In many endemic regions, TBEV distribution is highly focal. The spatiotemporal heterogeneities in TBE epidemiology in these countries appear to better explain the differences in national disease incidence patterns than those detected by climate change alone, since it is uniform across the affected areas. The apparent increases in TBEV incidence may also reflect more accurate reporting of current disease incidence in humans than was the case when these countries were part of the former Soviet Union.

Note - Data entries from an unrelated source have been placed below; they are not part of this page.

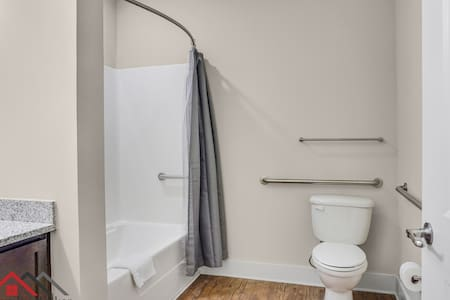Фиксирани опорни парапети за тоалетната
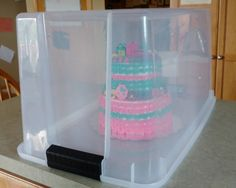 How to transport a tiered Shopkins cake An important construction with us is undoubtedly Cake Decorating Techniques, Cake Decorating Tips, Cookie Decorating, Shopkins Birthday Cake, Shopkins Cake, Cupcakes, Cupcake Cakes, Cake Storage, Pear Cake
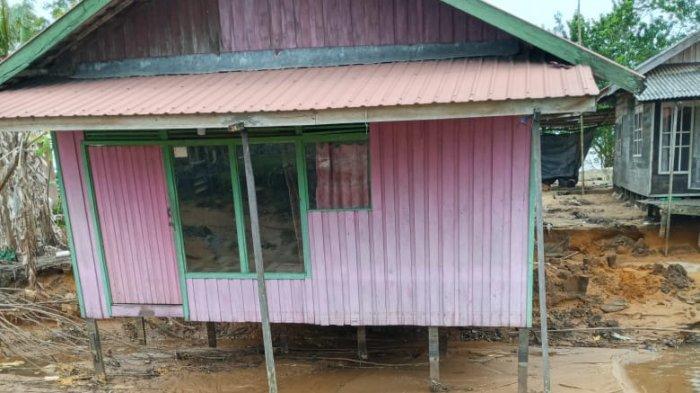 Digerus Banjir, Rumah Pagatanbesar Tala Kalsel Nyaris Ambruk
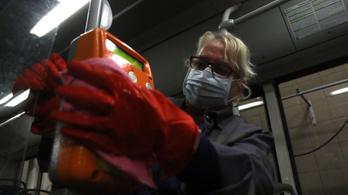 A büntetés-végrehajtás cége az alapanyaghiány miatt emelte sokszorosára a szájmaszkok árát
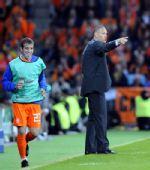 图文:[欧洲杯]荷兰VS罗马尼亚 巴斯滕指挥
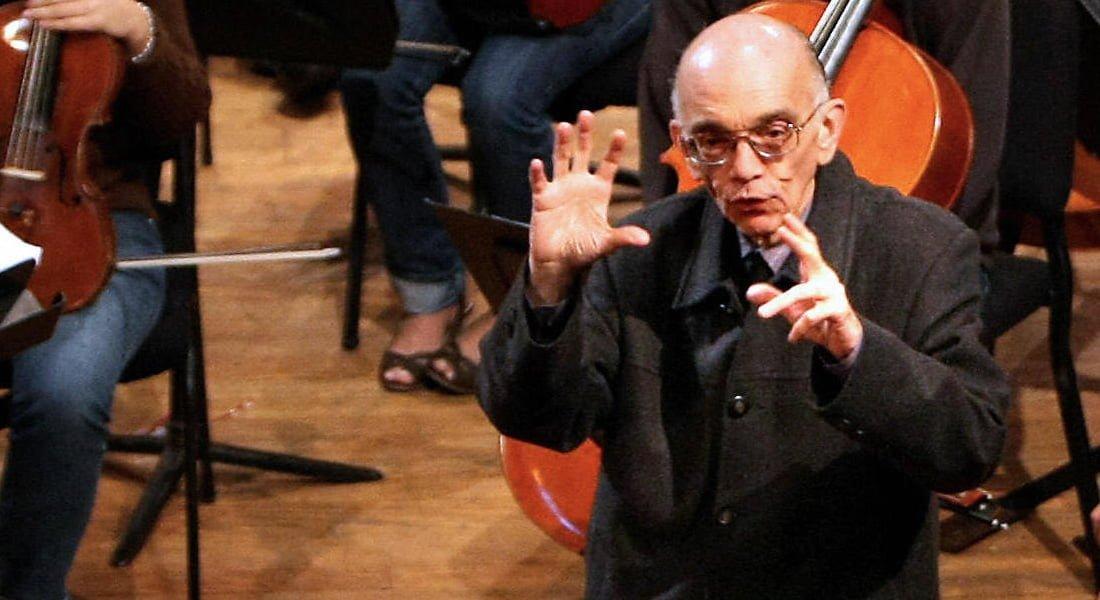 «El abuelo que se vino con su música a esta parte» por Tulio Hernández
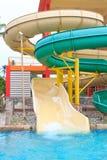Resbaladores de Aquapark Imagen de archivo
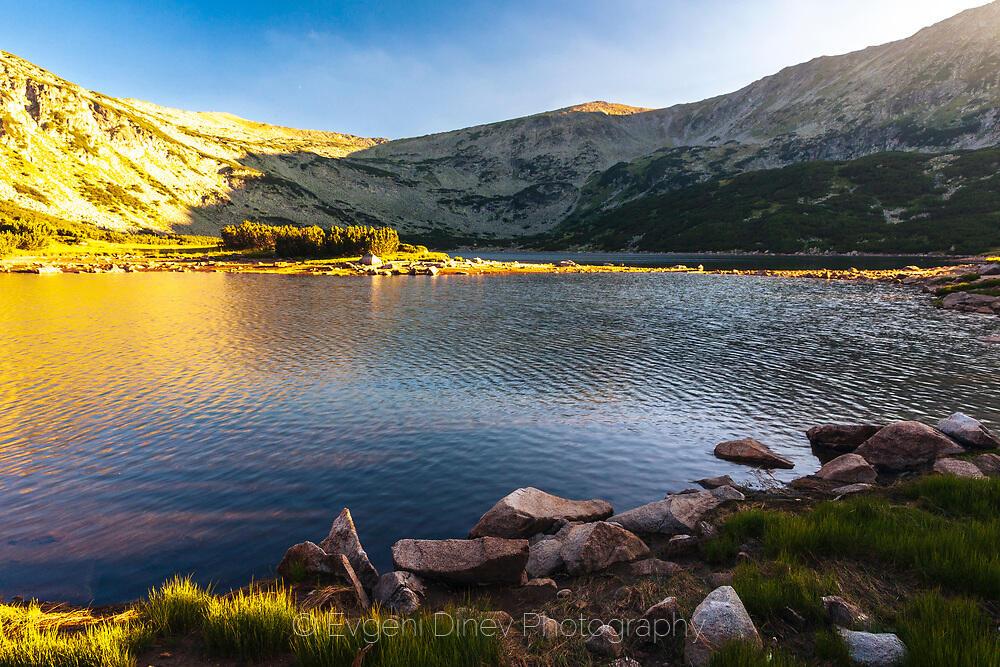 Смрадливото езеро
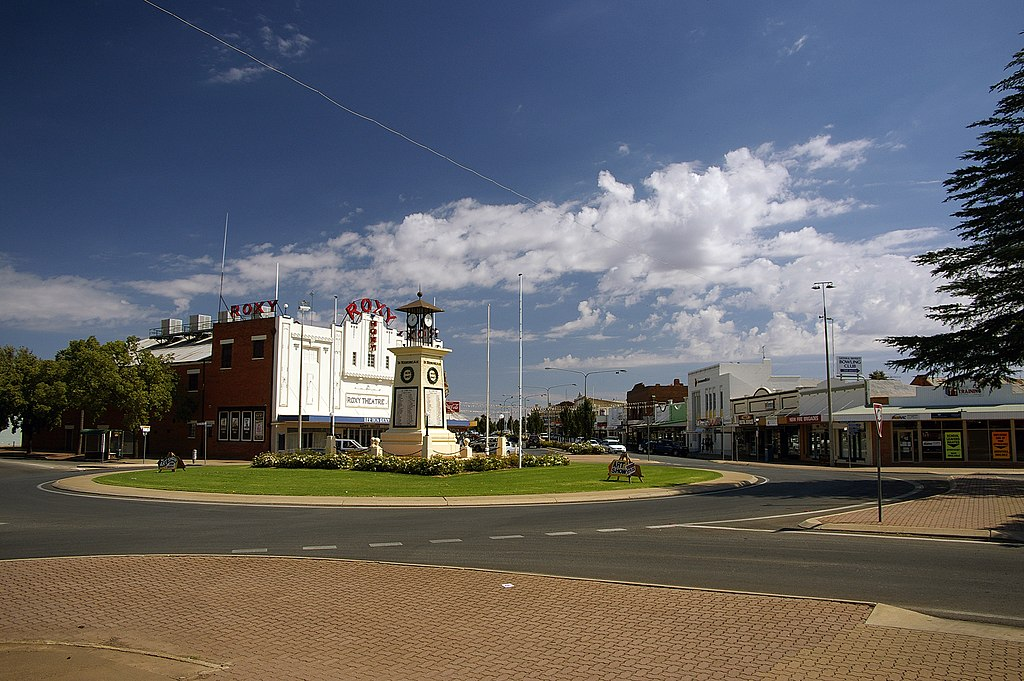 Leeton Australia  city images : Leeton War Memorial, The Roxy Community Theatre and Pine Avenue.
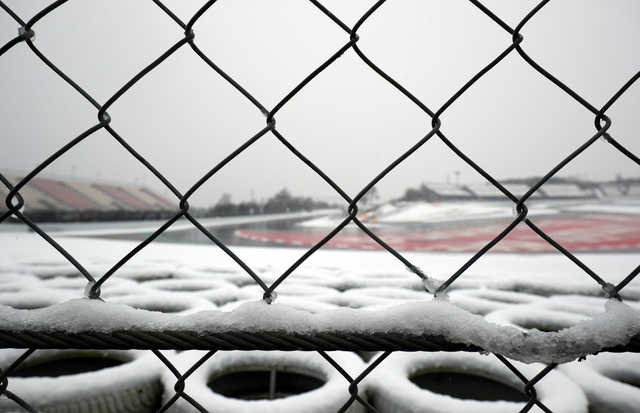 F1: PHOTOS: Snow delays start to third day of Formula One testing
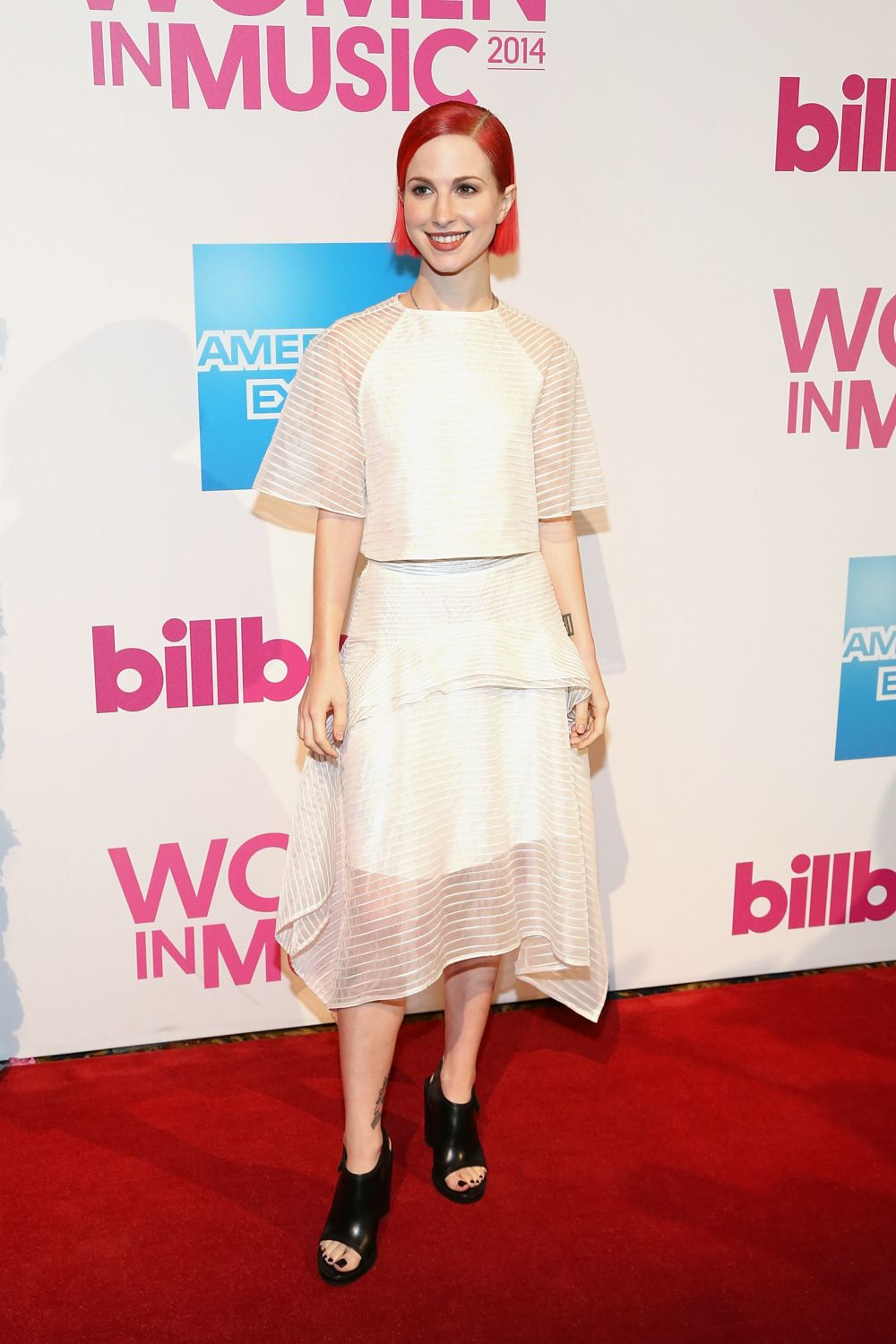 Hayley-williams-billboard-women-in-music-luncheon.jpg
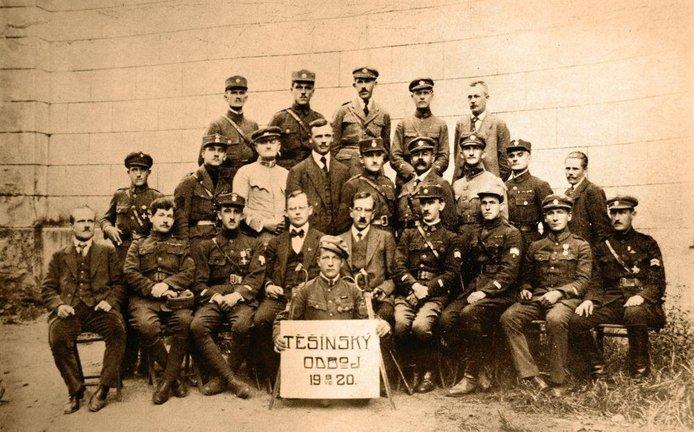 Teror a politické vraždy byly na Těšínsku každodenní realitou. Na začátku roku 1920 vznikla polovojenská organizace Polska Organizacja Wojskowa a její český ekvivalent Občanská obrana (velení organizace je na snímku)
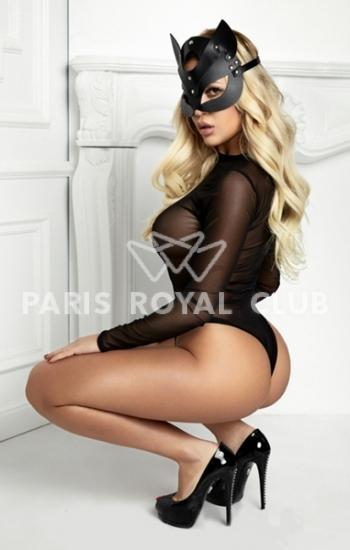 Busty escort Paris Ruby, elite Parisian GFE model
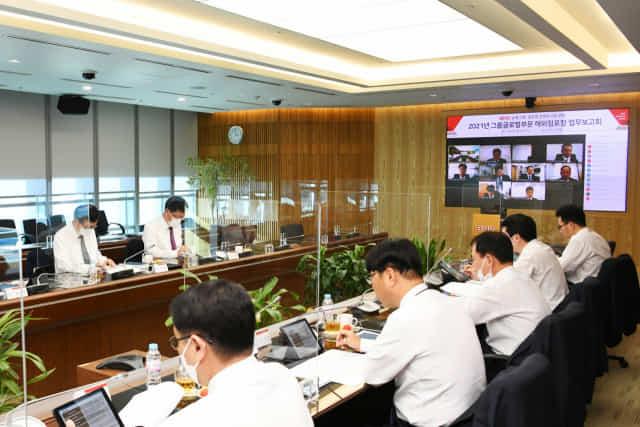 19일 BNK 본사에서 열린 '2021년 그룹글로벌부문 해외점포장 업무보고회'에서 글로벌부문 임직원들이 화상회의를 하고 있다./BNK금융/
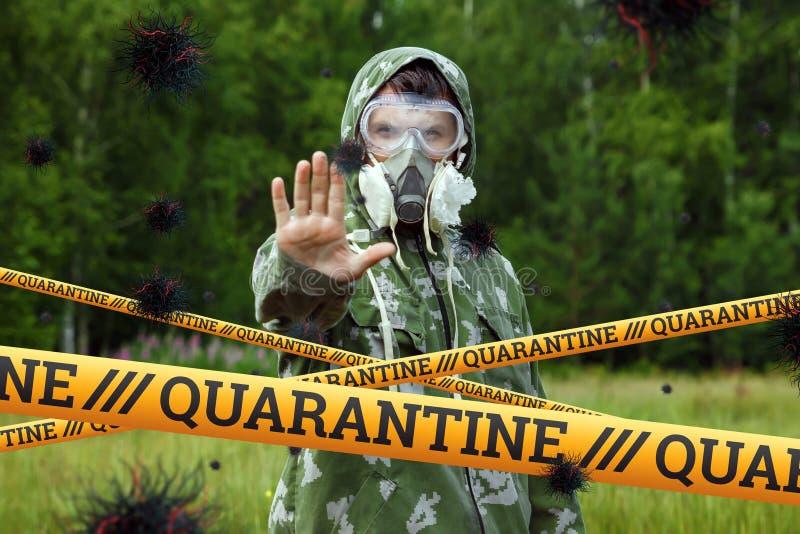 Quarantine Barrier amarelo fita proibida, isolamento Coronavírus Homem de fato protetor e partículas do vírus COVID-19 imagens de stock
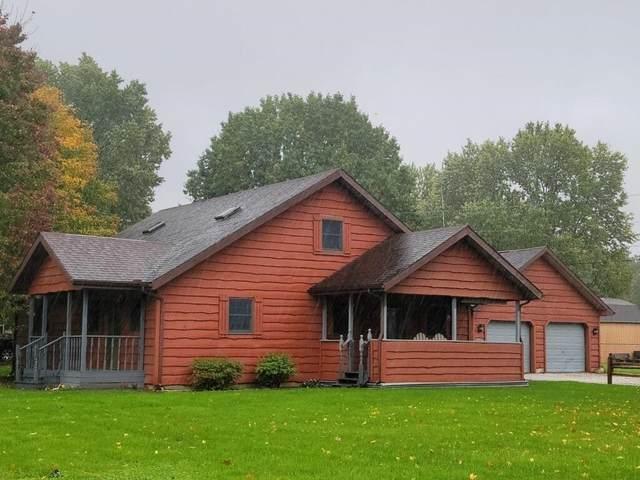 1702 E Olive Street, Marion, IN 46953 (MLS #202145032) :: The Romanski Group - Keller Williams Realty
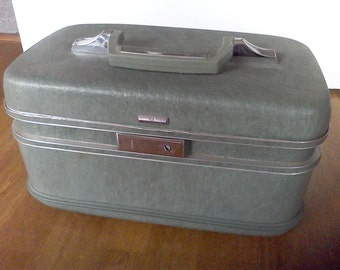 Train Case, light green, Airway, vintage luggage, DIY, makeup case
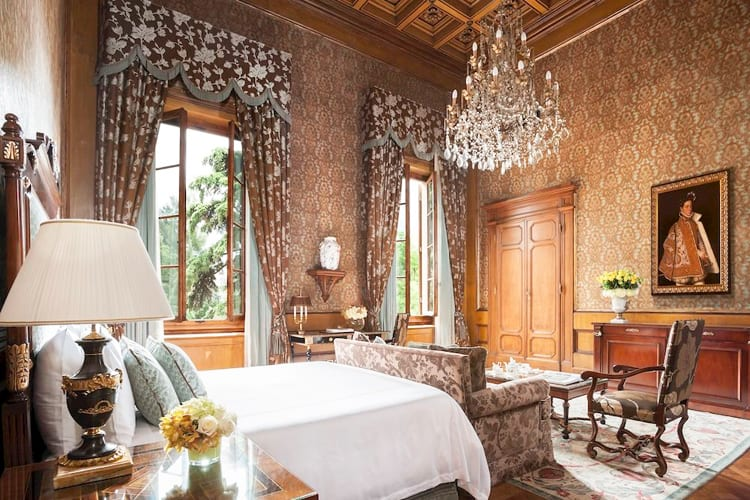 One of the Four Seasons Hotel Firenze bedrooms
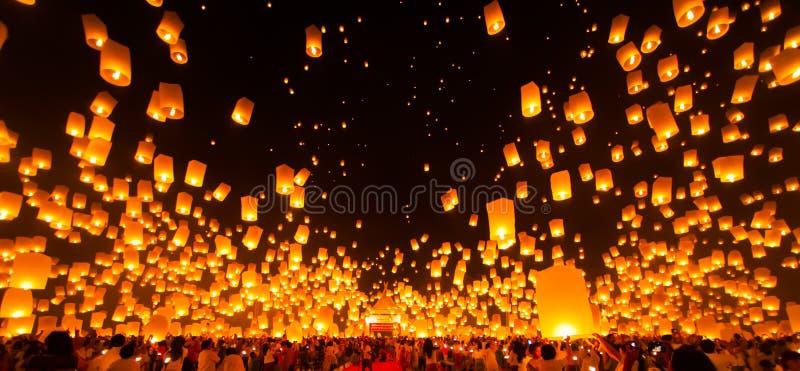 Lanterna del cielo della carta del rilascio della gente in Yee Peng Festival immagini stock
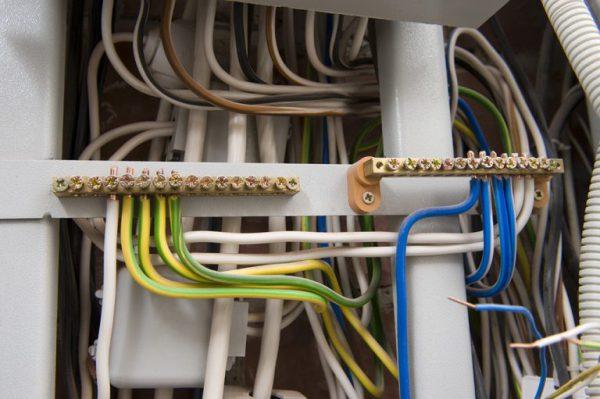 Разделение нулевых проводов и проводников заземления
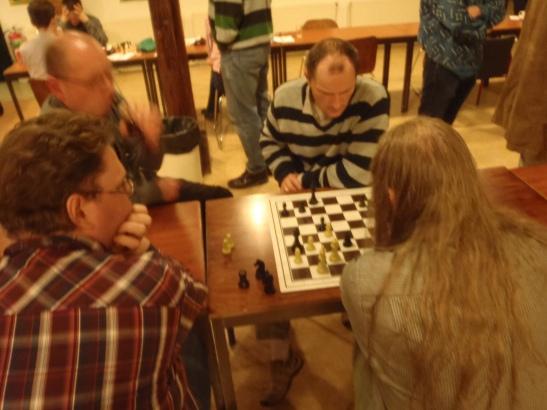 Marcel in de analyse. Willem en Bastiaan geven goede en minder goede ideeën.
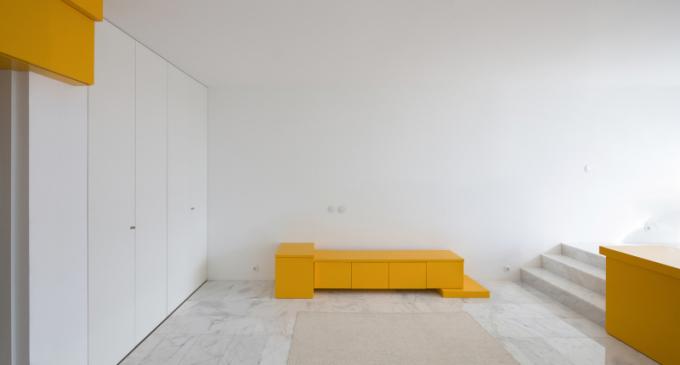 30 m2 prostor sbílými stěnami a tři různé objekty výrazné žluté barvy, jejichž výsledkem byla dramatická proměna prázdného prostoru.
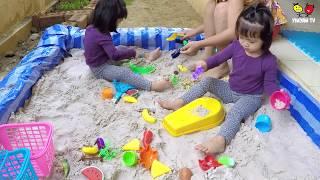 หนูยิ้มหนูแย้ม   เล่นบ่อทราย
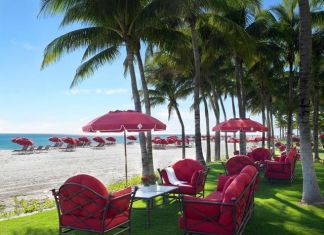 Acqualina Resort achieves a five-star rating for the hotel and spa from Forbes Travel Guide for 2021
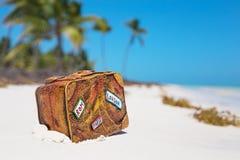 旅行在海滩的手提箱玩具 免版税库存照片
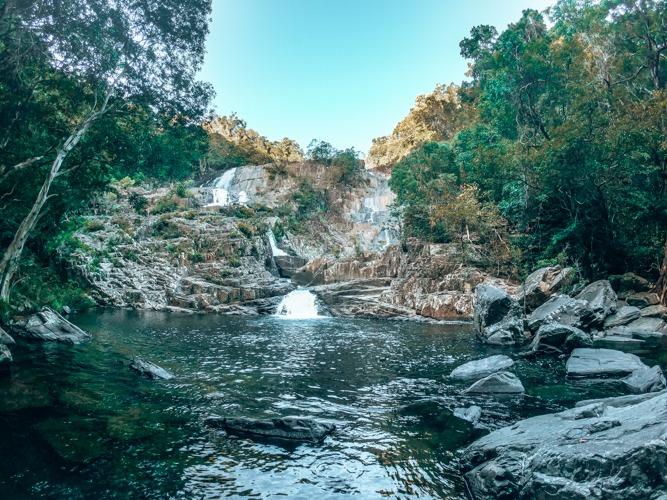 cascade cairns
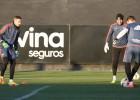 Alves pone la experiencia y a un portero en el mercado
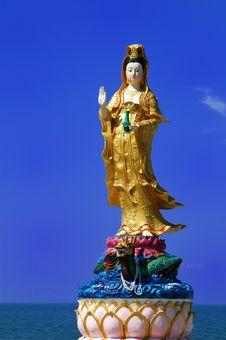 Free Bodhisattva Avalokitesvara (Kuan-Yin) Stock Photography - 15352662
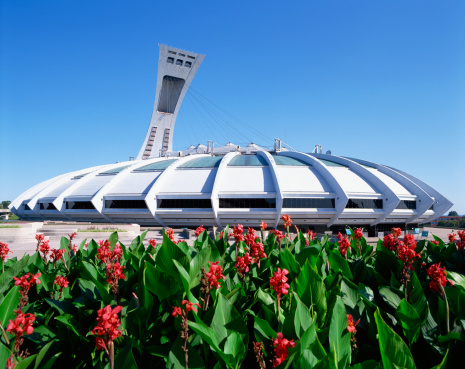 Olympic Stadium「Olympic Stadium and red flowers, Montreal, Quebec, Canada」:スマホ壁紙(10)
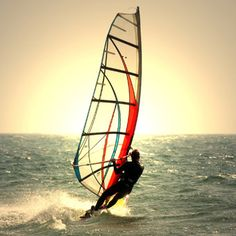 maybe windsurfing is the thing for me? Too scared of falling on asphalt when skateboarding and there are few location in sweden with decent waves for regular surfing.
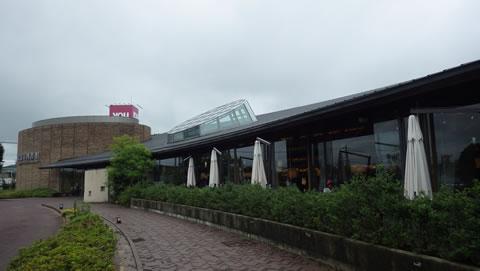 九州お泊りデートにおススメ・武雄市図書館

A study of TBEV-FE in China between 2003 and 2016 found that the disease is reemerging and that its range is expanding. Approximately 99% of the cases in humans are reported in the forested areas of the northeastern part of China and 93% of them occur from May to July. The spatial distribution of human TBE in this area of China is associated with land use and the amounts of broad-leaved forest and mixed broadleaf-conifer forests, distribution of Ixodes persulcatus ticks, altitudes between 400 and 600 m, and climate. In contrast, disease incidence in northwestern China is highest in areas with altitudes between 1400 and 1700 m, while it is found between altitudes of 2000–3000 m in the southwestern endemic areas of the country. The differences in altitude correspond to Ix. persulcatus distribution. In a natural focus of TBEV-FE in southwestern China, 8.3% of the regional adult Ixodes ovatus ticks are infected. Temperature, relative humidity, rainfall, and sunshine hours also potentially affect the tick life cycles and viral replication in the tick. Relative humidity of 75%–90% is also important in increasing the activity of Ixodes ricinus nymphs and the subsequent TBEV-Eur incidence in humans in southern Poland.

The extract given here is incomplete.